◆ **EXERCISE DIRECTIONS**: Go through the entries below and write each one out exactly.

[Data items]
○ ○ ○ ○ ○ ○ ○

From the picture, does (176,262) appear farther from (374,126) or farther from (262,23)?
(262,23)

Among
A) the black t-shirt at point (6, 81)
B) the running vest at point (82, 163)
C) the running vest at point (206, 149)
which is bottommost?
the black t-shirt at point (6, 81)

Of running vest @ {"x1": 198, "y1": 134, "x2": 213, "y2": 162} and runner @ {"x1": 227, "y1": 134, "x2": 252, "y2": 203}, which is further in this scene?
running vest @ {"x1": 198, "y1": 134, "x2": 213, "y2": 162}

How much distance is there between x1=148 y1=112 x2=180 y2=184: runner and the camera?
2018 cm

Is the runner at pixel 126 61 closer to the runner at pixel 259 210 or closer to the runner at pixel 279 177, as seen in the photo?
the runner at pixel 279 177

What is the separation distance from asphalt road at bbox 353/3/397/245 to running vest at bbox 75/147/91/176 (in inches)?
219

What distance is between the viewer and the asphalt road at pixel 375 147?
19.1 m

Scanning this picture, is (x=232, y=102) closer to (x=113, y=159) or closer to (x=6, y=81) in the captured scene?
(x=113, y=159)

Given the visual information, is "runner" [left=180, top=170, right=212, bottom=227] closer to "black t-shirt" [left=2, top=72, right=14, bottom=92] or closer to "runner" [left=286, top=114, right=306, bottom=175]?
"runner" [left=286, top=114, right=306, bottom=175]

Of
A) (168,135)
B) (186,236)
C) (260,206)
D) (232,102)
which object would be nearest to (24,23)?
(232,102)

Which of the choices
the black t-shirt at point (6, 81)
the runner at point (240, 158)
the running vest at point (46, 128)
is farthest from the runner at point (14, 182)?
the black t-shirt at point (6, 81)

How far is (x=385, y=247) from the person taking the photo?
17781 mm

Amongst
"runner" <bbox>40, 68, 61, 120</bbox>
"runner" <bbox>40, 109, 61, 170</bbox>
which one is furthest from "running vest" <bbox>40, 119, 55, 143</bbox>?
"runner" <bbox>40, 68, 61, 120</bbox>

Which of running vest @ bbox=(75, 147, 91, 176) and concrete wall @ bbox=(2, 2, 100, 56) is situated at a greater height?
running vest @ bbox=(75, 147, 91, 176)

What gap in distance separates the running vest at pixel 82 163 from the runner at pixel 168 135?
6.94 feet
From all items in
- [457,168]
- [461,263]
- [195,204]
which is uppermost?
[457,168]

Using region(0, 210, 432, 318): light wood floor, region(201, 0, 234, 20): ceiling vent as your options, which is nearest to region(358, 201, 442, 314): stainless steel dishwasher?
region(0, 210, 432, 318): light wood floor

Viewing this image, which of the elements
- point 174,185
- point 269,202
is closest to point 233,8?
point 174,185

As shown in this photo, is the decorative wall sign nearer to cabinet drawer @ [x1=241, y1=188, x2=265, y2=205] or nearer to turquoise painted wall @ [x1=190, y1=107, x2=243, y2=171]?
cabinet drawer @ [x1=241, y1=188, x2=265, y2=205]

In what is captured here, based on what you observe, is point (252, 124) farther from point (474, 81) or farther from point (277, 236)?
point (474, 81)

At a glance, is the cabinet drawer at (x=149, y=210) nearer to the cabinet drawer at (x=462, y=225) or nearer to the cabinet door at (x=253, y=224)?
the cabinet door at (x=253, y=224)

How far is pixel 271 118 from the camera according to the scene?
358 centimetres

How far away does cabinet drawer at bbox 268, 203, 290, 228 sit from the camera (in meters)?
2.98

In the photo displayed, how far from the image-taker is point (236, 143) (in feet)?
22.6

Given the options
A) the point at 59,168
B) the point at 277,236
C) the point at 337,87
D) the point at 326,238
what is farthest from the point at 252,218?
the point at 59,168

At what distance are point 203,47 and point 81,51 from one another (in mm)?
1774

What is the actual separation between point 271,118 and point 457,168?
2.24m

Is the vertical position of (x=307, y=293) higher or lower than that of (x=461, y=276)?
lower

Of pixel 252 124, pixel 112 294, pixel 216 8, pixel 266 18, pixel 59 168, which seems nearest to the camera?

○ ○ ○ ○ ○ ○ ○

◆ **EXERCISE OUTPUT**:
From the picture, does (176,262) appear farther from (374,126) or farther from (262,23)?
(262,23)

Among
A) the black t-shirt at point (6, 81)
B) the running vest at point (82, 163)
C) the running vest at point (206, 149)
which is bottommost?
the black t-shirt at point (6, 81)

Of running vest @ {"x1": 198, "y1": 134, "x2": 213, "y2": 162} and runner @ {"x1": 227, "y1": 134, "x2": 252, "y2": 203}, which is further in this scene?
running vest @ {"x1": 198, "y1": 134, "x2": 213, "y2": 162}

How much distance is there between x1=148 y1=112 x2=180 y2=184: runner and the camera?
2018 cm

Is the runner at pixel 126 61 closer to the runner at pixel 259 210 or closer to the runner at pixel 279 177, as seen in the photo?
the runner at pixel 279 177

What is the separation distance from asphalt road at bbox 353/3/397/245 to running vest at bbox 75/147/91/176 (in inches)?
219

What distance is between the viewer and the asphalt road at pixel 375 147?
19.1 m

Scanning this picture, is (x=232, y=102) closer to (x=113, y=159) or closer to (x=6, y=81) in the captured scene?
(x=113, y=159)

Given the visual information, is "runner" [left=180, top=170, right=212, bottom=227] closer to "black t-shirt" [left=2, top=72, right=14, bottom=92] or closer to "runner" [left=286, top=114, right=306, bottom=175]?
"runner" [left=286, top=114, right=306, bottom=175]

Of
A) (168,135)
B) (186,236)
C) (260,206)
D) (232,102)
which object would be nearest to (24,23)?
(232,102)

Which of the choices
the black t-shirt at point (6, 81)
the runner at point (240, 158)
the running vest at point (46, 128)
is farthest from the runner at point (14, 182)?
the black t-shirt at point (6, 81)

How far is (x=385, y=247) from the person taking the photo?
17781 mm

Amongst
"runner" <bbox>40, 68, 61, 120</bbox>
"runner" <bbox>40, 109, 61, 170</bbox>
which one is furthest from "running vest" <bbox>40, 119, 55, 143</bbox>?
"runner" <bbox>40, 68, 61, 120</bbox>

Which of running vest @ bbox=(75, 147, 91, 176) and concrete wall @ bbox=(2, 2, 100, 56) is situated at a greater height?
running vest @ bbox=(75, 147, 91, 176)

What gap in distance separates the running vest at pixel 82 163 from the runner at pixel 168 135?
6.94 feet
From all items in
- [457,168]
- [461,263]
- [195,204]
which is uppermost?
[457,168]

Using region(0, 210, 432, 318): light wood floor, region(201, 0, 234, 20): ceiling vent as your options, which is nearest to region(358, 201, 442, 314): stainless steel dishwasher?
region(0, 210, 432, 318): light wood floor

Viewing this image, which of the elements
- point 174,185
- point 269,202
is closest to point 233,8?
point 174,185

As shown in this photo, is the decorative wall sign nearer to cabinet drawer @ [x1=241, y1=188, x2=265, y2=205] or nearer to turquoise painted wall @ [x1=190, y1=107, x2=243, y2=171]?
cabinet drawer @ [x1=241, y1=188, x2=265, y2=205]

In what is captured here, based on what you observe, is point (252, 124) farther from point (474, 81) or farther from point (277, 236)?
point (474, 81)

At a glance, is the cabinet drawer at (x=149, y=210) nearer to the cabinet drawer at (x=462, y=225) or nearer to the cabinet door at (x=253, y=224)?
the cabinet door at (x=253, y=224)

How far is pixel 271 118 from the camera according to the scene?
358 centimetres

How far away does cabinet drawer at bbox 268, 203, 290, 228 sit from the camera (in meters)?
2.98

In the photo displayed, how far from the image-taker is point (236, 143) (in feet)?
22.6

Given the options
A) the point at 59,168
B) the point at 277,236
C) the point at 337,87
D) the point at 326,238
what is farthest from the point at 252,218?
the point at 59,168

At what distance are point 203,47 and point 81,51 from one another (in mm)?
1774

What is the actual separation between point 271,118 and point 457,168?
2.24m

Is the vertical position of (x=307, y=293) higher or lower than that of (x=461, y=276)?
lower

Of pixel 252 124, pixel 112 294, pixel 216 8, pixel 266 18, pixel 59 168, which seems nearest to the camera?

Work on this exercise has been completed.